Nur zwei Seiten später wird dieses nicht-kulturalistische Verständnis des Philosophiebegriffs über den Haufen geworfen, indem das philosophische Feld des 9. und 10. Jh.s auf eine spezifische »kontinuierliche und geschlossene Lehrtradition« und ge­sonderte »epistemische Gemeinschaft« der falāsifa reduziert wird, die sich u. a. durch »die explizite Bezugnahme auf spätantike Curricula und griechische Vorbilder« auszeichnet.

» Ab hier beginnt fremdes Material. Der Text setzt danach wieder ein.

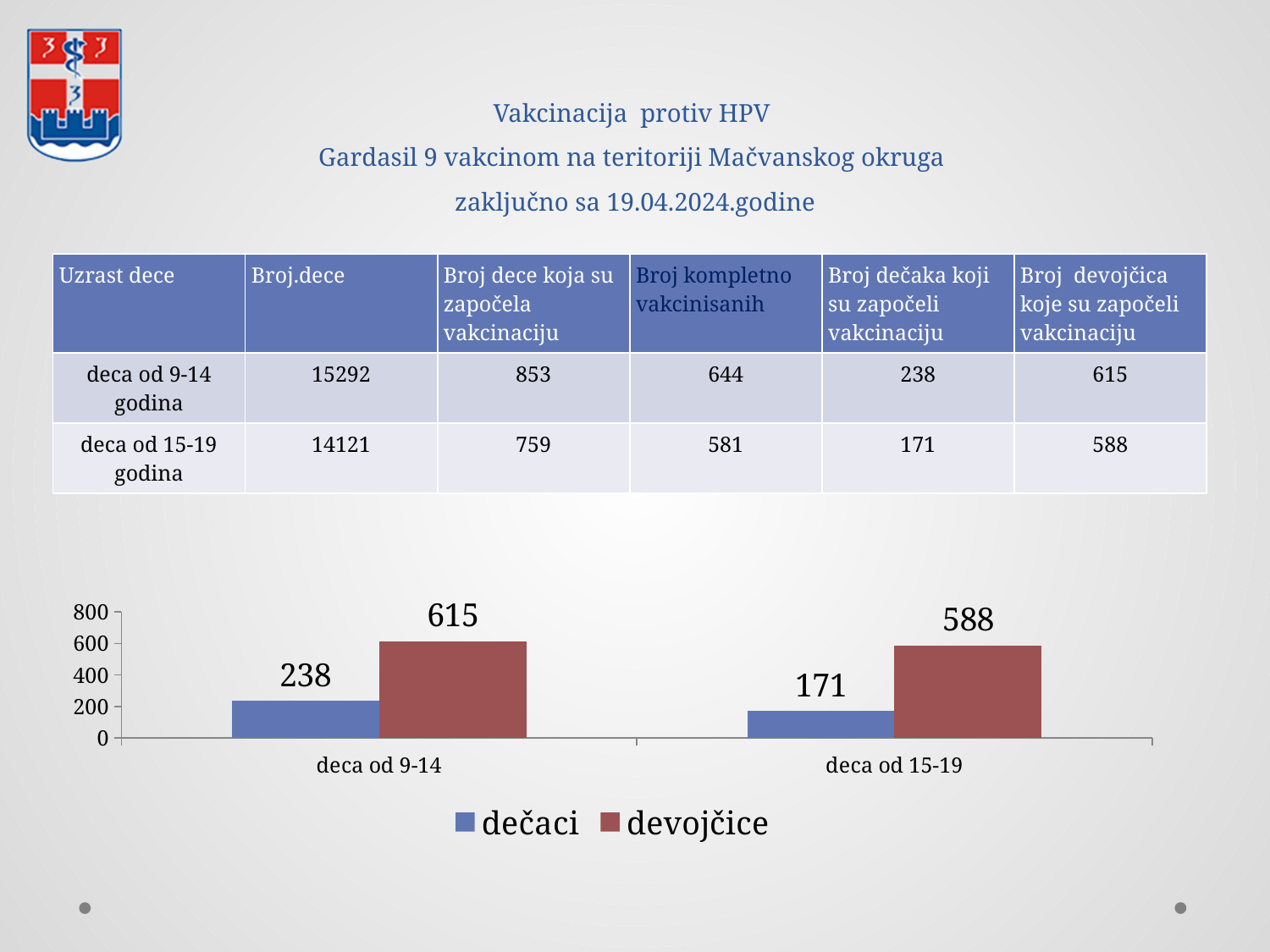
What is the value for dečaci in the deca od 9-14 category? 238 What is the value for devojčice in the deca od 9-14 category? 615 Which category has the highest value for dečaci? deca od 9-14 Which colour represents the devojčice series in the chart? red What is the difference between devojčice and dečaci in the deca od 9-14 category? 377 Which category has the lowest value for devojčice? deca od 15-19 Which is larger in the deca od 15-19 category, dečaci or devojčice? devojčice What is the difference between the dečaci values for deca od 9-14 and deca od 15-19? 67 How many categories are shown on the x axis of the chart? 2 How many series does the chart legend list? 2 What kind of chart is shown on the slide? bar chart What is the value for devojčice in the deca od 15-19 category? 588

In der Tat ist die Argumentation im dritten Teil der Einleitung nur dann nachvollziehbar, wenn die äußerst problematische Gleich­setzung von »Philosophie« mit falsafa stillschweigend hingenommen wird, denn wo immer hier (XXIX–XXXII) von »Philosophie« die Rede ist, müsste genau genommen falsafa stehen. Mit dieser Gleichsetzung wird die ideologische Selbstbezeichnung und der exklusive Selbstanspruch der falāsifa (mit dem sich die Herausgeber implizit identifizieren) mit der polyvalenten Leitkategorie der Philosophiehistoriographie vermischt, womit der zuvor propagierte offene Philosophiebegriff durch die Hintertür wieder aufgehoben wird. Die Konfusion zweier distinkter Philosophiebegriffe hat mitunter zur äußerst bedauernswerten Entscheidung geführt, den Kalām und insbesondere die Muʿtazila aus dieser Darstellung der Philosophie in der islamischen Welt auszugliedern. Die Argumente, die nach Ansicht Rudolphs den Ausschluss des Kalām rechtfertigen, verdunkeln mehr, als dass sie erhellen, da sie die verzerrende Gleichsetzung von falsafa mit »Philosophie« und von ʿilm al-kalām mit »Theologie« unbegründet voraussetzen und daraus weitreichende Schlussfolgerungen ziehen; sie sind gar sachlich falsch, da die grundlegenden Pfeiler der muʿtazilitischen Lehre (Kosmologie, Gotteslehre, Epistemologie, Handlungstheorie, Hermeneutik usw.) nach explizitem Selbstanspruch ihrer Repräsen­tanten nur offenbarungsunabhängig hergeleitet werden können. Rudolphs Behauptung, die Muʿtazila hätte die Offenbarung als gleichwertige Erkenntnisquelle neben der Ratio akzeptiert (XXX), beruht auf einem groben Missverständnis. Die von Rudolph für seine Zwecke angeführte Studie Gimarets hält denn auch richtig fest, dass für die Muʿtazila Koranzitate [bzw. Bibelzitate im Falle der jüdischen Muʿtazila] »ne peuvent intervenir qu’à titre de confirmation des preuves rationnelles«. Die Tatsache, dass die muʿtazilitische Lehre von außen betrachtet (und insbesondere aus der polemischen Sicht der falāsifa) als »niemals wirklich voraussetzungslos« oder als »der Offenbarung zugeordnet« betrachtet worden ist (XXX f.), ist in dieser Hinsicht völlig belanglos. Niemand würde ernsthaft argumentieren, die aristotelische Kosmologie oder die (neu-)platonische Seelenlehre müsse aus der Philosophiegeschichtsschreibung verbannt werden, weil sie – entgegen ihrem Selbstanspruch – offensichtlich niemals als wirklich voraussetzungslos betrachtet werden kann.
Die Nichtberücksichtigung des Kalām im ersten Band dieser neuen Reihe wird sich zwangsläufig auf die Darstellung der Folgebände auswirken. Es wird eine Philosophiegeschichte mit Prothese sein, da ihr ein Teil ihrer Vorgeschichte fehlen wird, die unentbehrlich gewesen wäre, um eines ihrer wesentlichen Standbeine adäquat zu verstehen.